In Iraq, Sgt. Hagedon said, "All those promotions lessened the
significance of being in a position of leadership. It brought junior
leaders down to Joe Private level and stole thunder from the older
NCOs, who didn't like seeing all these young guys getting promoted so fast."
Hagedon said consideration of leadership potential played no part in
the promotion process, as the new policy created pressure on senior
sergeants to promote, regardless of performance. "If all the other
E4s are getting promoted, it will look bad if you don't promote your
guy," he said. "And if everyone else is getting it, they don't want
to cut an E4 out of the pay raise you get -- $200 a month."
The result in the platoons he observed was a breakdown in the chain
of command, which followed the soldiers home: "There was really no
difference between the enlisted guys and the junior leadership [in
Iraq]. They're hanging out together, being buddies, not like back in
the U.S. where the NCOs are constantly correcting soldiers of a
lesser rank. Then you come home to a training environment like Ft.
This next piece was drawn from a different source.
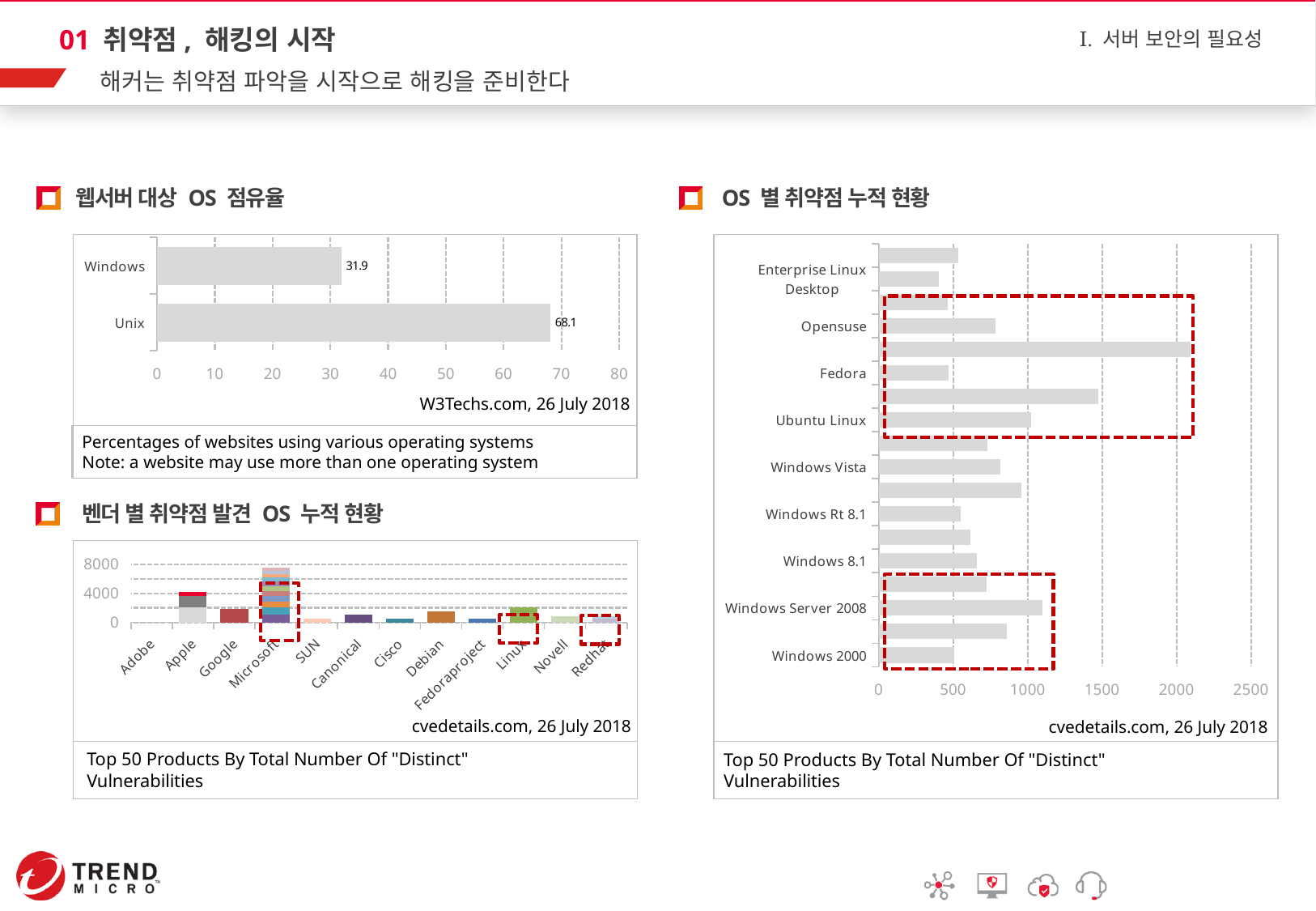
What kind of chart is the 'OS 별 취약점 누적 현황' chart? bar chart In the '벤더 별 취약점 발견 OS 누적 현황' chart, how many vendors are shown on the x axis? 12 In the 'OS 별 취약점 누적 현황' chart, is the value for Windows Vista greater or less than 500? greater In the '웹서버 대상 OS 점유율' chart, which category has the highest value? Unix In the '웹서버 대상 OS 점유율' chart, what is the value for Unix? 68.1 In the '웹서버 대상 OS 점유율' chart, what is the difference between the Unix and Windows values? 36.2 In the '웹서버 대상 OS 점유율' chart, what source is cited below the bars? W3Techs.com, 26 July 2018 In the 'OS 별 취약점 누적 현황' chart, is the value for Opensuse greater or less than 1000? less In the '벤더 별 취약점 발견 OS 누적 현황' chart, which vendor has the highest total? Microsoft In the '웹서버 대상 OS 점유율' chart, what is the value for Windows? 31.9 In the '벤더 별 취약점 발견 OS 누적 현황' chart, is the total for Microsoft greater or less than 4000? greater In the '웹서버 대상 OS 점유율' chart, how many categories are shown? 2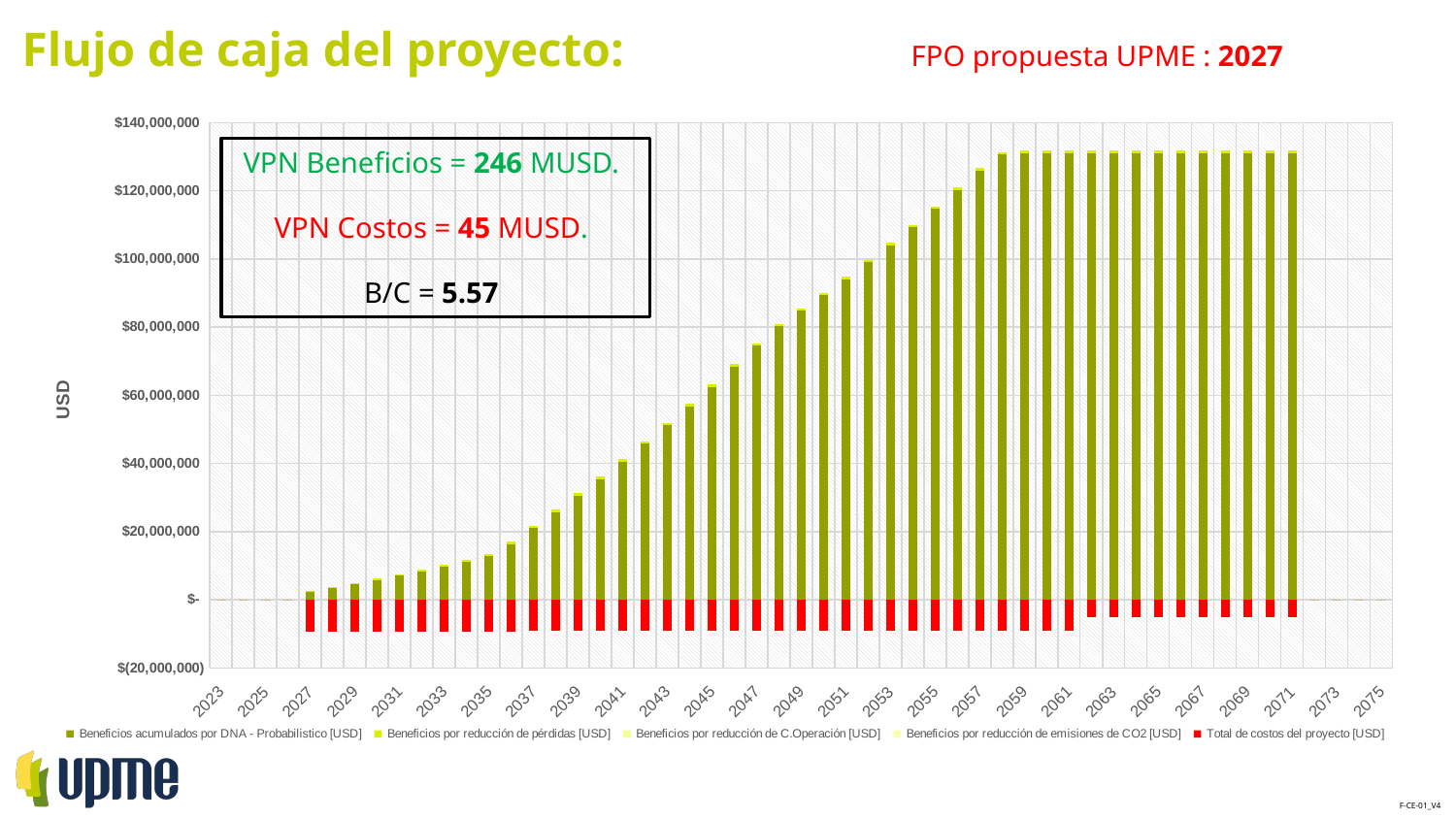
Is the value of the green benefit bar for 2071 greater or less than $120,000,000? greater How many series does the chart legend list? 5 Which year has the lowest green benefit bar among the years with bars? 2027 Do the green benefit bars rise or fall from 2027 to 2057 along the x axis? rise In which year do the bars first appear on the chart? 2027 Which year has the larger green benefit bar, 2039 or 2049? 2049 What is the title of the slide containing the chart? Flujo de caja del proyecto: Is the value of the red 'Total de costos del proyecto' bar for 2027 greater or less than $-? less Is the value of the green benefit bar for 2055 greater or less than $100,000,000? greater What kind of chart is shown on the slide? bar chart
Bragg and it's a problem. You can't be hanging out drinking beer with
the enlisted guys one night and chewing their ass out the next
morning. You end up showing favoritism."
Such concerns may be exacerbating morale problems caused by multiple
deployments. In Hagedon's own platoon of forward observers from the
82nd Airborne, only two out of 12 sergeants chose to remain in the
Army when their enlistment ended.
Sgt. Major Tom Gills, chief of Army enlisted promotions, says that
the current policy has returned promotion rates to what the Army had
prior to the end of the Cold War. "Over the years, individual units
had adopted their own standards that were higher than official
standards," he said. "A lower and lower percentage of soldiers were
going before promotion boards. Through the 1980s, 25 percent of
soldiers were going up for promotion, while until recently only 5
percent were coming up for promotion."
But Andrew Bacevich, a retired Army colonel who served in Vietnam and
now teaches U.S. military history and foreign policy at Boston
University, said soldiers in the all-volunteer Army will continue to
be overtaxed, even with the planned expansion. The strength and
morale of noncommissioned officers, he said, has always been a
critical measure of the Army. "When the Army began to fall apart
during Vietnam one of the red flags was the deterioration of the NCO
corps," said Bacevich. "Experienced NCOs began leaving in large
numbers, and the Army tried to make up for it with 'shake and bake
NCOs' -- enlisted men who went through a 90-day school. It didn't
work very well and it didn't stop the erosion."
Bacevich, whose son, 1st Lt. Andrew J. Bacevich, served in the 1st
Cavalry Division and was killed in Iraq in 2007, added, "We don't
have an Army that is large enough to continue with this sustained
rate of deployment, particularly if some other conflict arises
elsewhere. The best solution I see is to lessen our commitments abroad."